Cross Insurance looks south to broaden services to hospitals, elder care facilities

Posted July 03, 2014, at 12:19 p.m.

PORTLAND, Maine — Bangor-based Cross Insurance wants to increase its share of the medical malpractice insurance market with a new division of the company led by staff it acquired through its purchase of another insurer earlier this year.

Dennis Lundgren, a vice president and one of two leaders of the company’s new health care practice, said in a phone interview Wednesday that the company sees insuring health care organizations as an area where it can gain market share and compete with brokers from outside of New England, especially for business in the Boston area.

“We have a presence and will continue with visibility down there,” Lundgren said, noting the company is the insurance broker for the New England Patriots and the Boston Red Sox. “We believe that will generate opportunities along with good old-fashioned prospecting on our part.”

Lundgren and William McKechnie, the new division’s other leader, both came to Cross after its acquisition of insurer Willis’ Northern New England branch earlier this year, Lundgren said. The new practice will be led out of Cross’ Lewiston office, but will take advantage of its growing presence farther south, in Manchester, New Hampshire, and in Massachusetts.

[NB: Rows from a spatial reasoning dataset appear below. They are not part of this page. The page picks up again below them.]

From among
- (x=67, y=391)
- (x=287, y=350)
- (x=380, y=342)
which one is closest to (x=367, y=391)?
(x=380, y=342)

The new division will consist of three other Cross employees and doesn’t mean any immediate hiring, but Lundgren said it’s an area where the company hopes to gain a foothold against trends of rising medical costs and hospital consolidation.

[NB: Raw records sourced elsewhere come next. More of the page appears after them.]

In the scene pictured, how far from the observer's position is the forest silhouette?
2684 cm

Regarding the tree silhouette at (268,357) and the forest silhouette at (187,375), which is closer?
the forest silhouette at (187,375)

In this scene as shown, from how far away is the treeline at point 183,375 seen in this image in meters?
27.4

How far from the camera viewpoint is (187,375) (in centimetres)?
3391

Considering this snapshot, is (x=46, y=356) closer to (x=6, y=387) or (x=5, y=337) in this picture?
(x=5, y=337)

“The bottom line is that the number of hospitals may not change too much, but the decision-making with respect to the hospital field will become very narrow over time,” Lundgren said. “That’s why we think we have an advantage at Cross, because we live work and play in all of these communities as opposed to trying to service the accounts out of Atlanta, New York or even Boston.”

The company now handles insurance for 19 hospitals in New England, 17 in Maine and two in New Hampshire. That work accounts for between $40 million and $50 million in premiums placed by the company in the last year. The company also hopes to expand its reach in insuring elder care facilities.

Increasingly, that’s being done through alternative insurance structures, Lundgren said, like the type of self-insurance set up through what are called captive insurers, which are member-owned insurance company that do not offer policies to the public. Those more customized insurance arrangements are set up as subsidiaries of the company.

The magazine Business Insurance reported in March that its survey found the number of licensed captive insurers rose to 6,559 in 2013, up from 6,125 in 2012. Maine started offering support for captive models for health insurance in August 2011.

States like Vermont and Utah have seen strong growth in captive insurers in recent years.

Lundgren said there’s no immediate plans for expanding the reach of the new practice through acquisitions, but that will be on the table.

“As Cross continues to look at acquisitions through New England, we expect to get more talent,” Lundgren said.